Matthew ends up by saying he decided to make his own Sabbath which, out of deference to his heritage (ironically), he does on Saturday, despite describing his current religion as MYOBism (Mind Your Own Business). I wonder if he realized that, for all his rebellion, the idea had been planted in his subconscious and was now reemerging despite himself. His Sabbath is avoiding his computer and not answering his emails. But he confesses the overpowering attraction of horse racing, and making a bet leads him to make an exception.

And there you have it. If one tailors one’s religion to one’s own whims, one has neither consistency, nor pattern or communality. For all the inconvenience of a religious system, at least one has something recognizable and definable that one can share, even if one, as most people do, often fails to live up to it all, whether it’s orthodoxy in Judaism, Christianity, Islam, or whatever.

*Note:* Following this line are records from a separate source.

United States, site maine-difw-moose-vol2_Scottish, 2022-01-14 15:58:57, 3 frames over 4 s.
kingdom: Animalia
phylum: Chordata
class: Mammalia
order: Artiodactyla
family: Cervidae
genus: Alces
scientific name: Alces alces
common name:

In principle there’s no reason why each and every individual shouldn’t create his or her own lifestyle. And I haven’t even mentioned the idea of God. But that tendency towards solipsism is what has made society such a selfish/me/want-it-now world of instant gratification and the lowest common denominator.

The Olympians who we thrill at currently and the great cricketers need more than natural physical talent. They need skills, courage, and enormous discipline. We might make fun of their early mornings, their strict regimes of controlled eating, sleeping, and exercise. But we admire and delight in the results nevertheless.